Soldaki tasarımcı Jeremy Scott, hani Adidas için şu şahane kanatlı ayakkabıları yapmış olan, yanındakini ise bilmiyorum. Yani Jeremy Scott'un ayakkabıları pek eğlenceli de bilmiyorum kendisinin üzerindekiler fazlasıyla evlere şenlik. Yanındaki zarafetten epey uzak Kulüp Vat 69 gibi bir yerden çıkıp gelmiş görünümündeki diskotek balerini arkadaşı için ise yorumsuzum.
Diane von Furstenberg & Anna Wintour. Yazmaya pek gerek yok; tamamdır.

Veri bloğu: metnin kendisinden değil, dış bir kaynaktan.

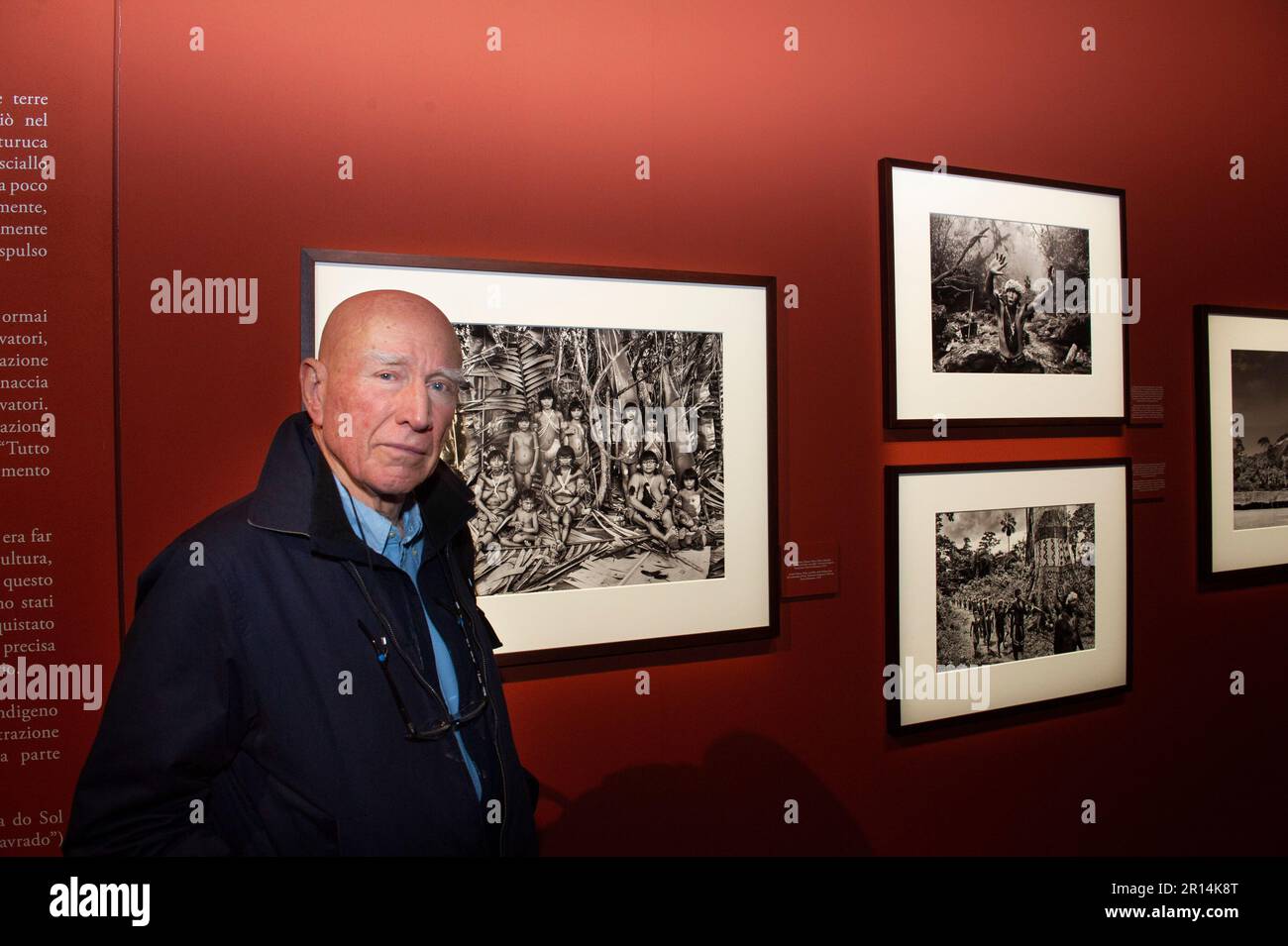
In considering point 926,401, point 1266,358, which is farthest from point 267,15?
point 1266,358

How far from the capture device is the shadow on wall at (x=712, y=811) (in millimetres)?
1981

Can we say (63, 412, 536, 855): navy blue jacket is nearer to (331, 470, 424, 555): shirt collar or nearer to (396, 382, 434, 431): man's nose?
(331, 470, 424, 555): shirt collar

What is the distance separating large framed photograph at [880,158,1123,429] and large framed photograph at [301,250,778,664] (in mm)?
490

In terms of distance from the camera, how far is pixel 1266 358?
9.37ft

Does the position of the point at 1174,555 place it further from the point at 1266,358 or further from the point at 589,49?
the point at 589,49

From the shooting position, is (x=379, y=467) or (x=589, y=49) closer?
(x=379, y=467)

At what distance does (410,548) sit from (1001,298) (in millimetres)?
1940

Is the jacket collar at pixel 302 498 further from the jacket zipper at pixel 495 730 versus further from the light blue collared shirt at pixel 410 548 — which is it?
the jacket zipper at pixel 495 730

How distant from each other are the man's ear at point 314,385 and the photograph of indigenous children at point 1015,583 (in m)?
1.79

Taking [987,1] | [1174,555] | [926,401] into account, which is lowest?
[1174,555]

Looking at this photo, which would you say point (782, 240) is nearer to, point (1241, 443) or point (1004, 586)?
point (1004, 586)

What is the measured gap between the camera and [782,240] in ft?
7.08

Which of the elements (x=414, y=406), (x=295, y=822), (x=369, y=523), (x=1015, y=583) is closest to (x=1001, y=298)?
(x=1015, y=583)
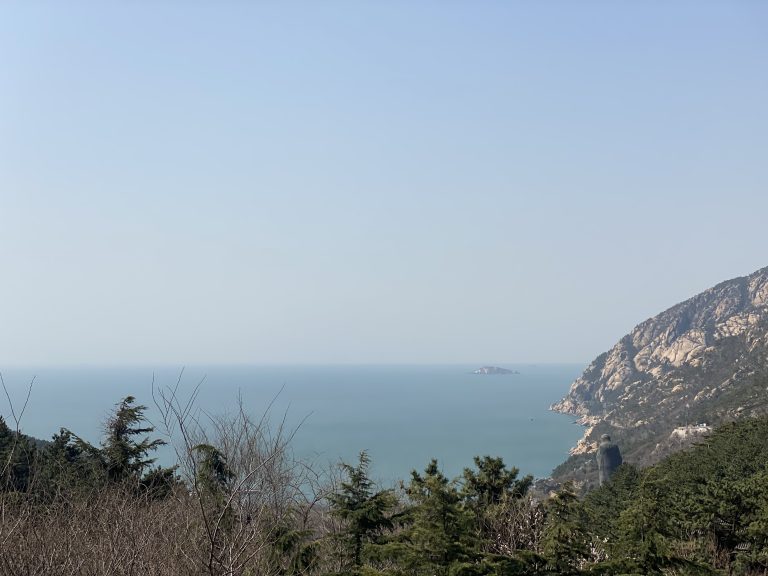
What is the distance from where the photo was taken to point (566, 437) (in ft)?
547

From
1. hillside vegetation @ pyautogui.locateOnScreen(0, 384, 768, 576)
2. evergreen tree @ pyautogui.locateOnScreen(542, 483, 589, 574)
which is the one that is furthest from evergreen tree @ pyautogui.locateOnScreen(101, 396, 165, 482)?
evergreen tree @ pyautogui.locateOnScreen(542, 483, 589, 574)

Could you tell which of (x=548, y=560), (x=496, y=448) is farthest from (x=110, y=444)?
(x=496, y=448)

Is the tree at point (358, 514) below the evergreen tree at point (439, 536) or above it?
below

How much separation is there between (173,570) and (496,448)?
132 metres

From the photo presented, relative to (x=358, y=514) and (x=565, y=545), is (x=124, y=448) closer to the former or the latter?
(x=358, y=514)

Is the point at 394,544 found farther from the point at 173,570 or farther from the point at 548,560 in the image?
the point at 173,570

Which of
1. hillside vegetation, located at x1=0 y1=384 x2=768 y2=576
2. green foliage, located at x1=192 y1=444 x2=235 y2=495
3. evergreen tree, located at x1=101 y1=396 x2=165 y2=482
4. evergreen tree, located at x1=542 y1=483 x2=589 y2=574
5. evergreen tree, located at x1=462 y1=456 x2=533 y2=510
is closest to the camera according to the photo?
hillside vegetation, located at x1=0 y1=384 x2=768 y2=576

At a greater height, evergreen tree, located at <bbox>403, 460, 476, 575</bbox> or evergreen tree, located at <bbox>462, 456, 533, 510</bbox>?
evergreen tree, located at <bbox>403, 460, 476, 575</bbox>

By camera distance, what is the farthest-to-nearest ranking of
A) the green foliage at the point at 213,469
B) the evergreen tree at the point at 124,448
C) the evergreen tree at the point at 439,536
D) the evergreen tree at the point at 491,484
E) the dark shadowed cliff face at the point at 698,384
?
the dark shadowed cliff face at the point at 698,384, the evergreen tree at the point at 491,484, the evergreen tree at the point at 124,448, the green foliage at the point at 213,469, the evergreen tree at the point at 439,536

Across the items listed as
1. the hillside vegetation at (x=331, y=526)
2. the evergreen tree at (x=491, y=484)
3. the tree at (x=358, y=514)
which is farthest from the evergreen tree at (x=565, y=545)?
the evergreen tree at (x=491, y=484)

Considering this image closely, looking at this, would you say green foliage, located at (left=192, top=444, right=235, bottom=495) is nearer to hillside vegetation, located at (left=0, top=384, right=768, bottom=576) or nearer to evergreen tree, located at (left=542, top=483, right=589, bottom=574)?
hillside vegetation, located at (left=0, top=384, right=768, bottom=576)

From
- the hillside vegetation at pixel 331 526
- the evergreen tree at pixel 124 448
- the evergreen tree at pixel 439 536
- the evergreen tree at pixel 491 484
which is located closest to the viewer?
Result: the hillside vegetation at pixel 331 526

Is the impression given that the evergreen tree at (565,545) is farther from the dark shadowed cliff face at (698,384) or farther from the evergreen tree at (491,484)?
the dark shadowed cliff face at (698,384)

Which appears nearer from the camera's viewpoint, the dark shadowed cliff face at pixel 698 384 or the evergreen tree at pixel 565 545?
the evergreen tree at pixel 565 545
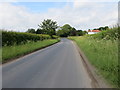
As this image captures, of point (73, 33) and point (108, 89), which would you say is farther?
point (73, 33)

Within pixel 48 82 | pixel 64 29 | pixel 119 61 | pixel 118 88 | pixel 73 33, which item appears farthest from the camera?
pixel 64 29

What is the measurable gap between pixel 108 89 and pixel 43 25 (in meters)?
76.2

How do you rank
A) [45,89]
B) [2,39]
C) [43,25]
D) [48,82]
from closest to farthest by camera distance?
[45,89] → [48,82] → [2,39] → [43,25]

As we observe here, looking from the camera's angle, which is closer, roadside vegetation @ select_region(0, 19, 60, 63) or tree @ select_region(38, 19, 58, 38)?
roadside vegetation @ select_region(0, 19, 60, 63)

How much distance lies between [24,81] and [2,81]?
875 mm

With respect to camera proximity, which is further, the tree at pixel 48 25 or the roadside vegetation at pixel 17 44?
the tree at pixel 48 25

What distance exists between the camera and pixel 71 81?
5.01 metres

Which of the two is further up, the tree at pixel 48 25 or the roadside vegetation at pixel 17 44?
the tree at pixel 48 25

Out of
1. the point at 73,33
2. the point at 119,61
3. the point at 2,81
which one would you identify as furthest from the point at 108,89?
the point at 73,33

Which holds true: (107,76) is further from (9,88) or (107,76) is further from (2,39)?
(2,39)

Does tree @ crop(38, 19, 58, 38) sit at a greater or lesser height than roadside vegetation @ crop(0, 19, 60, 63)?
greater

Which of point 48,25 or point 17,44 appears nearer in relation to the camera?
point 17,44

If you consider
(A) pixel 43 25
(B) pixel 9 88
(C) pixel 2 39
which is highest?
(A) pixel 43 25

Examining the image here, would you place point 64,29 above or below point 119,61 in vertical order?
above
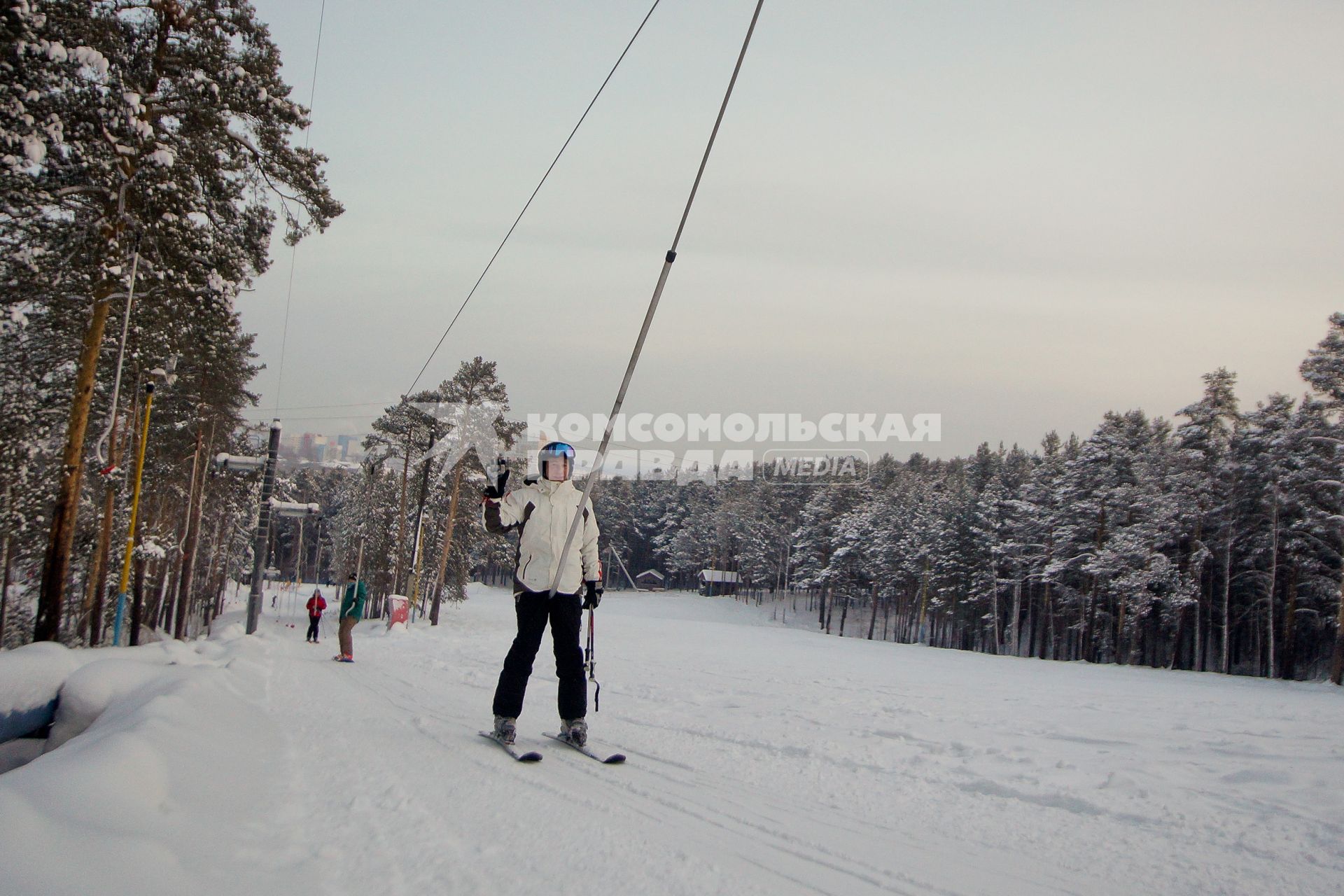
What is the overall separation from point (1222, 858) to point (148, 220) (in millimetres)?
15704

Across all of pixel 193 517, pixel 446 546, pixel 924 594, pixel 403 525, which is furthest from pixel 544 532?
pixel 924 594

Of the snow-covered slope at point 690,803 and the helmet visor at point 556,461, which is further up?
the helmet visor at point 556,461

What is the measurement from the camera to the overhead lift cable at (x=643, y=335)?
592 cm

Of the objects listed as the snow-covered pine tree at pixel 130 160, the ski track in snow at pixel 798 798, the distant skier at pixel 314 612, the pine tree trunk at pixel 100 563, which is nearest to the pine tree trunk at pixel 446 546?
the distant skier at pixel 314 612

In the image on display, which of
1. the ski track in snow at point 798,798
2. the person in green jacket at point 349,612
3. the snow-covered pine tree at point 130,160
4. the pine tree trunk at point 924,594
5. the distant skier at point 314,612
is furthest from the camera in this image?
the pine tree trunk at point 924,594

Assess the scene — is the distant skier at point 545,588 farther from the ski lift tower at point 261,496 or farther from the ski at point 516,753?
the ski lift tower at point 261,496

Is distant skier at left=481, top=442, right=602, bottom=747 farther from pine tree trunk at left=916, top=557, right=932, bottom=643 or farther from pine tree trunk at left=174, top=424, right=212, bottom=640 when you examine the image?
pine tree trunk at left=916, top=557, right=932, bottom=643

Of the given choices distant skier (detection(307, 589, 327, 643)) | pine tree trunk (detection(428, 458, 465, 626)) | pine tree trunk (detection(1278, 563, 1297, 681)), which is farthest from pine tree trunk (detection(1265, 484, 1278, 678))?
distant skier (detection(307, 589, 327, 643))

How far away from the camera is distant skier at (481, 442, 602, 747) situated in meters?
5.85

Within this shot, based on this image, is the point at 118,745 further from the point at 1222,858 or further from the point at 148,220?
the point at 148,220

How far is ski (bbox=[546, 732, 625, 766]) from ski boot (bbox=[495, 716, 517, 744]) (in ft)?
1.25

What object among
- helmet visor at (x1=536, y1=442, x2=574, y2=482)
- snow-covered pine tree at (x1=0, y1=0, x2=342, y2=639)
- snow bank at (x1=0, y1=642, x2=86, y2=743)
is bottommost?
snow bank at (x1=0, y1=642, x2=86, y2=743)

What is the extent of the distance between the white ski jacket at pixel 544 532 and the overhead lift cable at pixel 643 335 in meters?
0.05

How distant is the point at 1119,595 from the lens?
45250mm
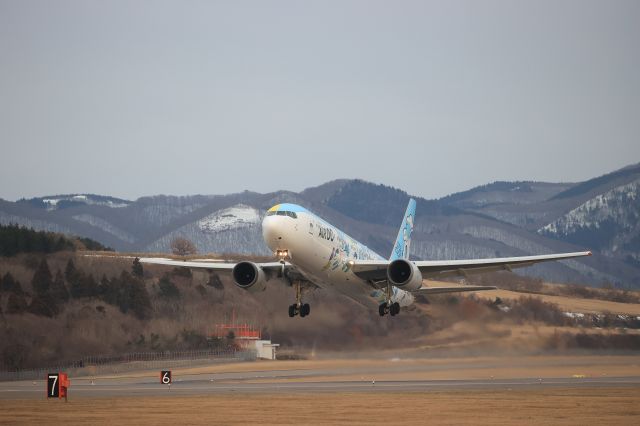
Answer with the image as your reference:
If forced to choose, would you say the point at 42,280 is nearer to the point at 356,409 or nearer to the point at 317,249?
the point at 317,249

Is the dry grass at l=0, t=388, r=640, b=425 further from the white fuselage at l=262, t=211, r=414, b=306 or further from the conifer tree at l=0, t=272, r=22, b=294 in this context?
the conifer tree at l=0, t=272, r=22, b=294

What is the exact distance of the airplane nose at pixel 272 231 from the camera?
43781 millimetres

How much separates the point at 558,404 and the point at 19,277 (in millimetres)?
51325

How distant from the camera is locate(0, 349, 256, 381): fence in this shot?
2534 inches

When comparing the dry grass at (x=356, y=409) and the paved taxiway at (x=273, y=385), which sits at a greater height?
the paved taxiway at (x=273, y=385)

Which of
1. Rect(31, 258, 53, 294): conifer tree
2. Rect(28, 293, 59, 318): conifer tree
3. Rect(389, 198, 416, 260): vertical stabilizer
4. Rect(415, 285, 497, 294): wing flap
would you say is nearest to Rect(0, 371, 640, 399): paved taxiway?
Rect(415, 285, 497, 294): wing flap

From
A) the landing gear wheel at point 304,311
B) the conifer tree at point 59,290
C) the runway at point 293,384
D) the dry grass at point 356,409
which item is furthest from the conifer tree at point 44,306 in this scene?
the dry grass at point 356,409

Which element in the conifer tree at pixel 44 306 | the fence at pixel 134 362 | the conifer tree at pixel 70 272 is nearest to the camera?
the fence at pixel 134 362

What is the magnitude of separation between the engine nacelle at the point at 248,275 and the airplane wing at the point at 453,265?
4495 millimetres

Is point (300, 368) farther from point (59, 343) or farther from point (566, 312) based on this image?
point (566, 312)

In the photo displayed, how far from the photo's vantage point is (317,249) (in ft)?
151

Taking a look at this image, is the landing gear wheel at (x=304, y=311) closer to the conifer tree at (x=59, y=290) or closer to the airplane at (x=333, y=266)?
the airplane at (x=333, y=266)

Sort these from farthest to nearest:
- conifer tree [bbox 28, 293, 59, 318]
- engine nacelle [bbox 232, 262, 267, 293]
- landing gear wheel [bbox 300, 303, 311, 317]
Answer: conifer tree [bbox 28, 293, 59, 318]
landing gear wheel [bbox 300, 303, 311, 317]
engine nacelle [bbox 232, 262, 267, 293]

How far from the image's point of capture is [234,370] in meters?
67.3
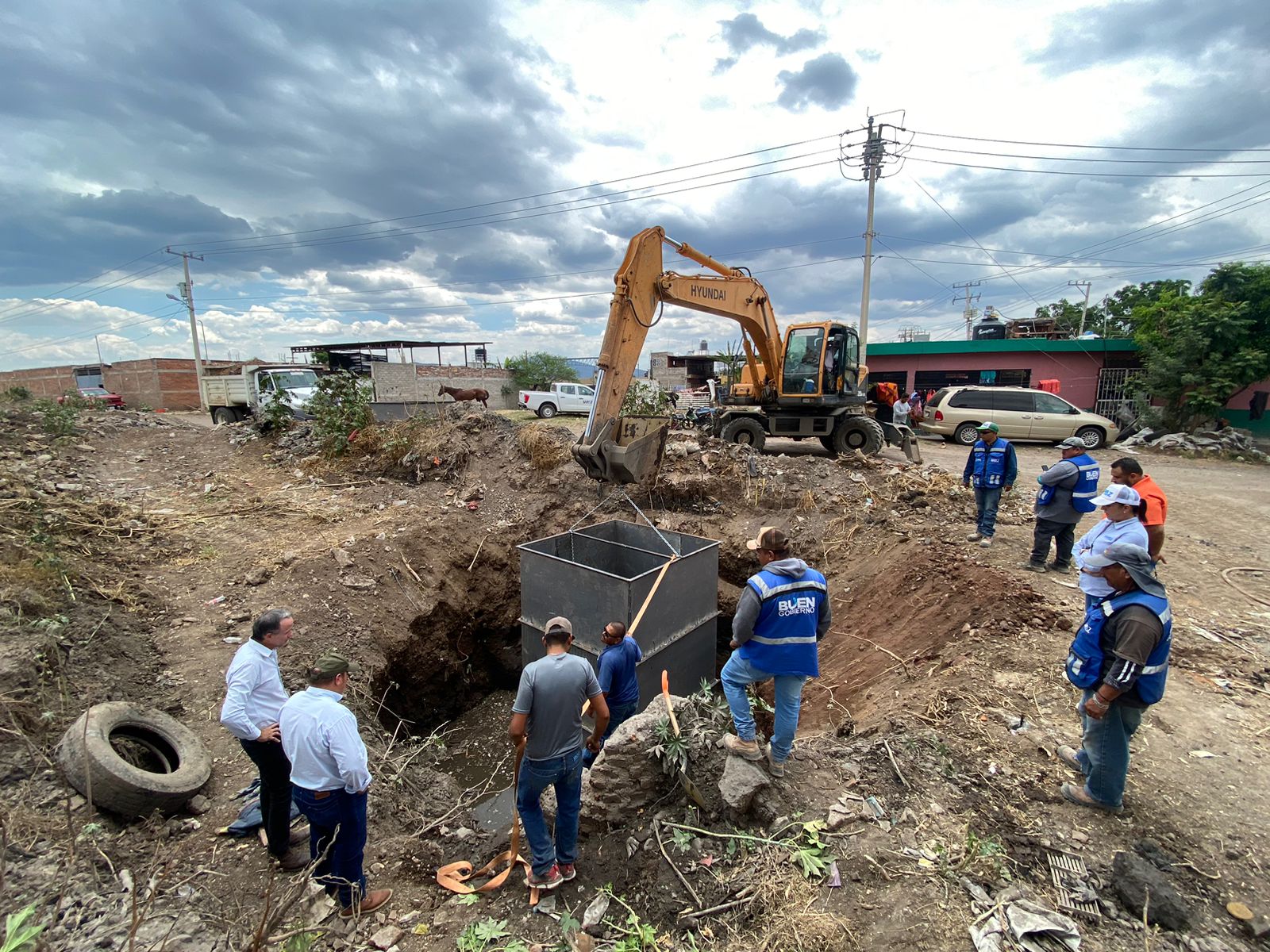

Ve güzelle başlayıp güzelle bitsin. Elisa Sednaoui. Sağdaki. Her yıl moda dergilerince aranılan it-girl bu kızdır işte ama bence kendisinin bu kulvardaki yolu daha sürer, kolay eskimez. Eni konu beğeniyorum. Sıradan alışıldık barbie güzellerden değil ama kendi içinde rahat güzellerden, zorlanmadan güzel olanlardan. Dore elbise güzel, kız bayağı güzel, kızın sırtı ise ayrı güzel, ayakkabıları da çıkartmış tamamdır o halde , biter gider bu hafta.